━━━━━ Document passage ━━━━━

This Submission was prepared in 2006. It did not address the appalling plight of the children who were abused by Mr Jacobs; it did not examine the attitude of the Sisters in seeking to remove the victims to a reformatory; it did not question the integrity of Sr Tova, who gave one account to Dr McCabe about the complaint made to Sr Stella, and a completely different one to the Department officials and the parish priest; it did not acknowledge the damage done to these children by the sexual abuse and its consequences, which included the children being isolated from their friends and removed to reformatories. Far from trying to help these damaged girls, the Sisters chose to dispose of them as bad influences. With their removal, the whole episode was expunged from the history of St Joseph’s.
The nuns investigated the sexual behaviour among the girls and identified those involved, but did not take the next step of asking why this behaviour had happened. They blamed the children for immorality but did not follow up the inquiry as Dr McCabe did. This abuser had been employed in St Joseph’s for 30 years before his activities were revealed, but the 1954 episode was treated as a single episode, and the full extent of the sexual abuse of the children was not established and no attempt was made to do so. Notwithstanding the more progressive attitude the Sisters had towards childcare, they were still unable or unwilling to believe the child who complained about Mr Jacobs. Dr McCabe uncovered the serious sexual abuse going on in St Joseph’s by listening to the children. The attitude of the Sisters appeared to be to blame the children for having been abused by Jacobs, and they sought to have them transferred away from the Institution. No lessons were learned from this incident. The risk that unsupervised access posed to the children, particularly by male employees, was never acknowledged or addressed. No procedures were put in place and no warnings given to staff about listening to children who complained of sexual abuse. This was to have serious consequences less than 20 years later, when two dangerous sexual abusers were employed in the School.
Alleged sexual abuse by a foster family
Annette13 was resident in St Joseph’s, Kilkenny from the early 1950s to the early 1960s. She was three months old when admitted into care.
She described growing up in St Joseph’s as a sad and lonely existence. She was never treated with kindness or respect. The nuns told them they were the children of prostitutes. The staff were cruel. She was often locked up in a cubby hole as a punishment for talking in the dormitory at night, so she learned not to speak. It was a frightening experience, and she was afraid to do anything other than pray to get out. She was often hit with a leather strap.
She was in the ‘red set’, a less favoured group in St Joseph’s. She thought the food was horrendous: she described getting cocoa, and lumpy porridge for breakfast. She never felt full and was always aware of being hungry. She liked school, however, and was a good student.
In May 1961, she was released by order of the Minister for Education to Mr and Mrs Lacey.14 She was nine years old. She remembered being sent to the Reverend Mother’s office and there was a couple sitting there. They seemed quite old to her and they were introduced to her as her uncle and aunt. She went out with them for day trips initially, and then she spent a couple of weeks over Christmas. The Sisters asked her how she got along and, at that stage, she thought it was fun being brought to the seaside and given treats. She recalled the food they gave her was very rich and, because they gave her toys, she thought she had landed in heaven.
She testified that, when she was released into the care of the Laceys, things changed. She was sexually abused by Mr Lacey. He built a corrugated shed in the garden which he used solely for the purpose of raping her. He told her it was a playhouse. She believed Mrs Lacey knew what was going on as, after being raped, she told her to have a bath. It happened two or three times a week in various places, wherever they were living at the time, until she managed to ‘get away’ from them at the age of 15.

━━━━━ Exercise data ━━━━━

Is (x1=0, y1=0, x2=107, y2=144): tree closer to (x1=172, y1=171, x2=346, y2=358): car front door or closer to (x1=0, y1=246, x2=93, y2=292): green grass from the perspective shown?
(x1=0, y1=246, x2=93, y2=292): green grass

━━━━━

**Exercise 1**
From the St Joseph's passage, list everything it says the 2006 Submission did not do.
**Exercise 2**
Decide whether each statement agrees with the St Joseph's passage. Answer yes or no, and quote the words that decide it.
(a) Annette was three months old when she was admitted into care.
(b) Mr Jacobs had worked in St Joseph's for 20 years before his activities came to light.
(c) Annette disliked school.
**Exercise 3**
Repeat word for word the portion of the St Joseph's passage starting at "In May 1961, she" and ending at "landed in heaven.".

**Your solution 1**
- It did not address the appalling plight of the children who were abused by Mr Jacobs.
- It did not examine the attitude of the Sisters in seeking to remove the victims to a reformatory.
- It did not question the integrity of Sr Tova, who gave one account to Dr McCabe about the complaint made to Sr Stella, and a completely different one to the Department officials and the parish priest.
- It did not acknowledge the damage done to these children by the sexual abuse and its consequences.

**Your solution 2**
(a) Yes: "She was three months old when admitted into care."
(b) No: "This abuser had been employed in St Joseph’s for 30 years before his activities were revealed"
(c) No: "She liked school, however, and was a good student."

**Your solution 3**
In May 1961, she was released by order of the Minister for Education to Mr and Mrs Lacey.14 She was nine years old. She remembered being sent to the Reverend Mother’s office and there was a couple sitting there. They seemed quite old to her and they were introduced to her as her uncle and aunt. She went out with them for day trips initially, and then she spent a couple of weeks over Christmas. The Sisters asked her how she got along and, at that stage, she thought it was fun being brought to the seaside and given treats. She recalled the food they gave her was very rich and, because they gave her toys, she thought she had landed in heaven.